◆ What you need to do ◆
Read the data below. Every line holding the string "this" must be copied.

◆ Given data ◆

- Opening Delimiter -

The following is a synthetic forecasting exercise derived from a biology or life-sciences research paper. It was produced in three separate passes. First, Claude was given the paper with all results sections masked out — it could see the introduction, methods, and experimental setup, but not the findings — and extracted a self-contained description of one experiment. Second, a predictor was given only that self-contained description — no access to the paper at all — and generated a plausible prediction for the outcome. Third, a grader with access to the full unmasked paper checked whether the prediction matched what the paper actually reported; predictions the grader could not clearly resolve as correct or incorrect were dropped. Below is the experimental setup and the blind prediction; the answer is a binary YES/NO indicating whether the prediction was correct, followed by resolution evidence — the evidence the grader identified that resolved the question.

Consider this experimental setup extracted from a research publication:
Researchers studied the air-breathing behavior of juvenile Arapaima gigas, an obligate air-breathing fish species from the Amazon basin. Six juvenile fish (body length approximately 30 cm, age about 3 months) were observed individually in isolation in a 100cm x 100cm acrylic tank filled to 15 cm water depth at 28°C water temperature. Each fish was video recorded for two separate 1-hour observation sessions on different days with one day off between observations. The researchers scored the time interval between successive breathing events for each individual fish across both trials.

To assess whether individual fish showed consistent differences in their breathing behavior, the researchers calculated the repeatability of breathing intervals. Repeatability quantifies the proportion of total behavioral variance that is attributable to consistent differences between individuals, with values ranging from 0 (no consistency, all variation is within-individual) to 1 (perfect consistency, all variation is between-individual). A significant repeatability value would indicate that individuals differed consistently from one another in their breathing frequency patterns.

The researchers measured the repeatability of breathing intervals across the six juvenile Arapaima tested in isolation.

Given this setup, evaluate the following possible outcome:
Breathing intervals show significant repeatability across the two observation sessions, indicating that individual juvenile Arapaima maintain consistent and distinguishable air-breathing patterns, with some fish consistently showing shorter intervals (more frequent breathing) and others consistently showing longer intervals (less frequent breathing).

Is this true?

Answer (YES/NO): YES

- Closing Delimiter -

◆ Written response ◆
Consider this experimental setup extracted from a research publication:
Given this setup, evaluate the following possible outcome:
Is this true?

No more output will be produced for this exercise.